WHAT THIS TASK INVOLVES
What is needed is an exact repeat of the entries, with no pictures in it.

(Saved data entries)
+ + + + + + +
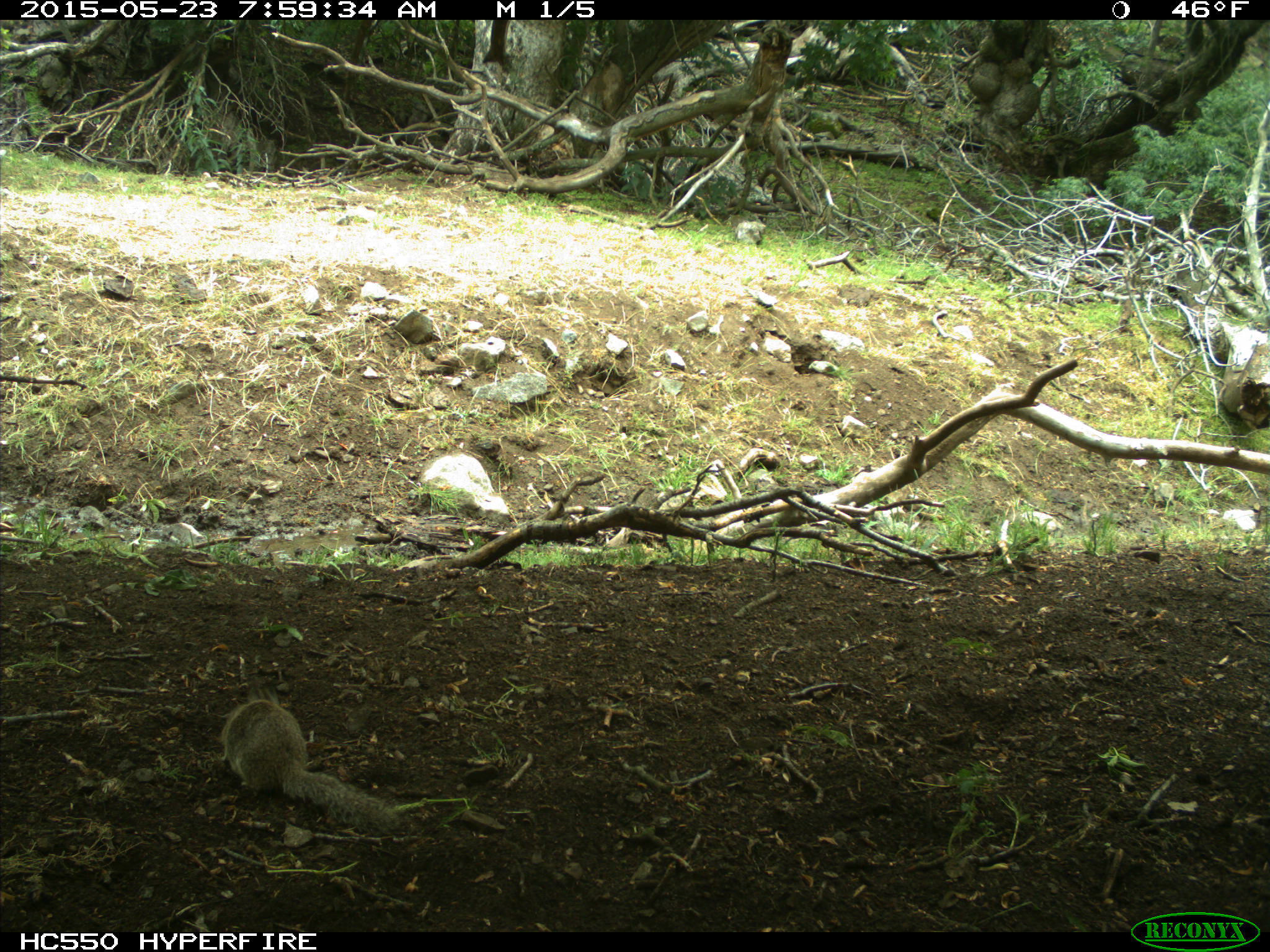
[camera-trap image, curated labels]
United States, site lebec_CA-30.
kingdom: Animalia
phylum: Chordata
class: Mammalia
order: Rodentia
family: Sciuridae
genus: Otospermophilus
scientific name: Otospermophilus beecheyi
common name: california ground squirrel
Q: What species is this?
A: Otospermophilus beecheyi (california ground squirrel).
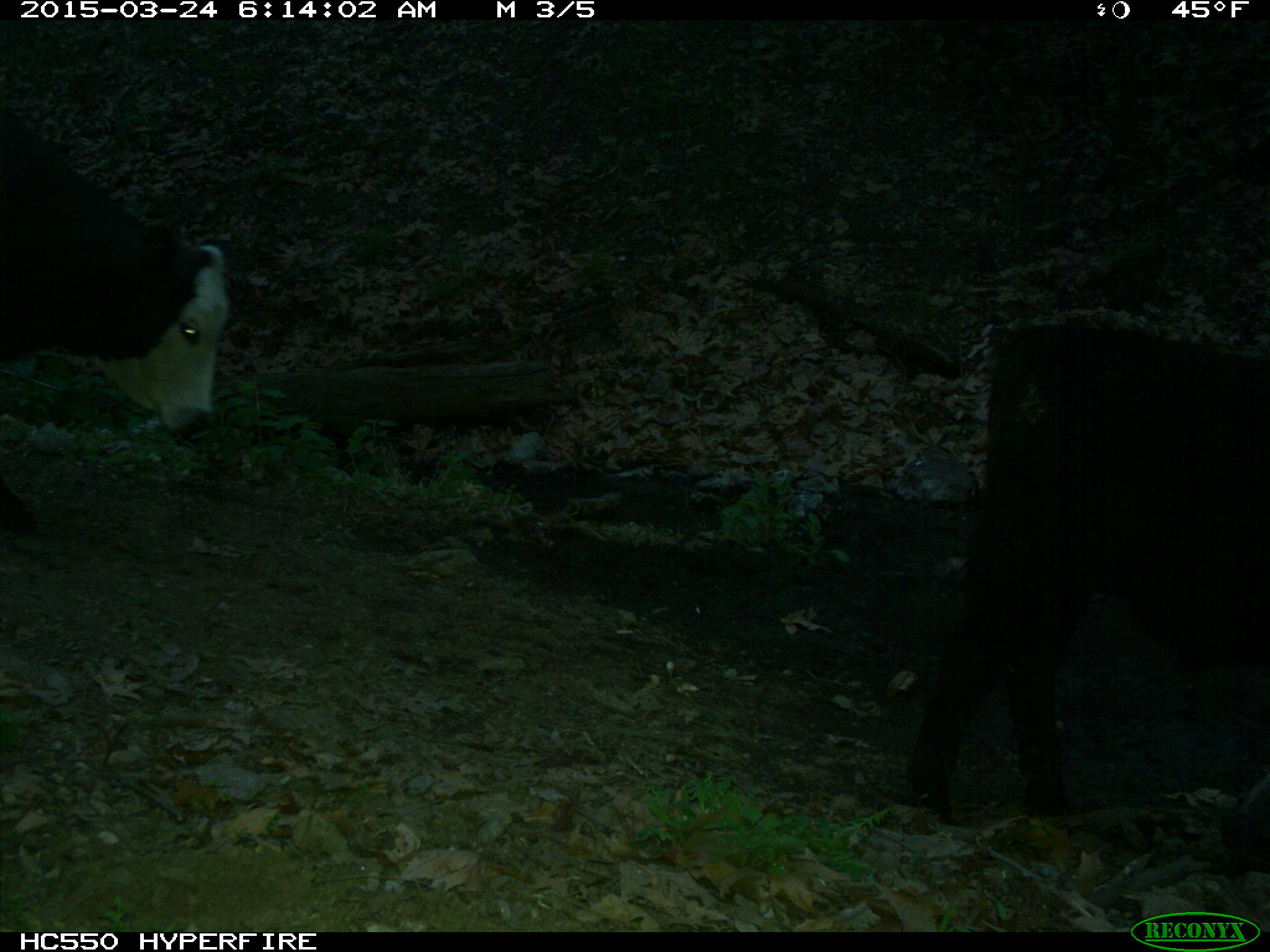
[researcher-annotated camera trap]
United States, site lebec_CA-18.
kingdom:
+ + + + + + +
TASK RESULT
[camera-trap image, curated labels]
United States, site lebec_CA-30.
kingdom: Animalia
phylum: Chordata
class: Mammalia
order: Rodentia
family: Sciuridae
genus: Otospermophilus
scientific name: Otospermophilus beecheyi
common name: california ground squirrel
Q: What species is this?
A: Otospermophilus beecheyi (california ground squirrel).
[researcher-annotated camera trap]
United States, site lebec_CA-18.
kingdom:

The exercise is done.